Aquinnah Circle business owners pushed back on a proposed lease agreement at the Aquinnah select board meeting on Tuesday, citing concerns about shop holders’ autonomy.

The six stores located on the Gay Head cliffs are owned by the town and leased out to both the Aquinnah Wampanoag tribe and individual shop owners.

In early November, the town began the process of standardizing the store leases, which have historically held discrepancies in contract language and timing, with the hopes of finalizing each lease in early 2023.

Select board member Tom Murphy introduced the proposed changes, which included increasing the flat rate for larger lots from $6,400 to $7,000 and decreasing the annual increase from eight per cent to five per cent. Mr. Murphy said that he had discussed the flat rate increase with several individual shop owners, and they had informally agreed.

“During Covid, there was no payment requested even though in the old lease we had the right to increase by eight per cent,” Mr. Murphy said, adding that he felt an eight per cent increase was too onerous for most shop owners.

Mr. Murphy said he planned to have individual lease holders sign the new agreement before beginning negotiations with the tribe. Several business owners objected to that order of operations, calling for increased transparency between the town and the tribe.

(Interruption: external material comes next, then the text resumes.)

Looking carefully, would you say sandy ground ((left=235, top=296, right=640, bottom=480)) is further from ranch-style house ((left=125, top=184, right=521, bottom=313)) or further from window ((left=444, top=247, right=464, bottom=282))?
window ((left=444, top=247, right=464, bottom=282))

“If we sign those leases, then there’s basically no negotiation with the tribe,” said Martha Vanderhoop, owner of Hatmarcha Gifts.

The previous lease also included a clause mandating that businesses stay open from June 1 through the end of October, Mr. Murphy said, which he planned to continue.

Ms. Vanderhoop took issue with what she saw as an overreach by the town, arguing that windows of operation should be up to each individual business.

“We all want to be open as long as we can,” she said, adding that staffing shortages and unforeseen maintenance can impede that goal. “To put this kind of restriction in the lease without talking to the tribal lease holders, that seems like a mistake too.”

Select board member Juli Vanderhoop echoed her concerns, stating that her business had remained closed for much of the year due to electrical issues.

“Why would we have this in the lease at all?” Ms. Vanderhoop asked. “Why would our vendors have to be liable to the town to stay open?”

Mr. Murphy motioned to shorten the window from Memorial Day to the end of September. He also proposed adding language to allow exceptions for extenuating circumstances. The select board approved the motion.

“There’s going to be no enforcement of anything that’s unreasonable,” Mr. Murphy said. “It’s designed to prevent somebody from just not opening and leaving an empty store up there.”

In other business, town administrator Jeffrey Madison announced that the court had accepted the town’s motion to dismiss Wendy Swolinsky’s lawsuit against the town of Aquinnah. Ms. Swolinsky, a tenant of one of the town’s seven Menemsha dock lots, had sued the town three years ago claiming ownership of a shack on a neighboring lot owned by the town. The Superior Court determined that the shack, located on the westerly side of Basin Road, does in fact belong to the town.

“We should all be grateful that our legal fees will be reduced in the coming months,” Mr. Madison said.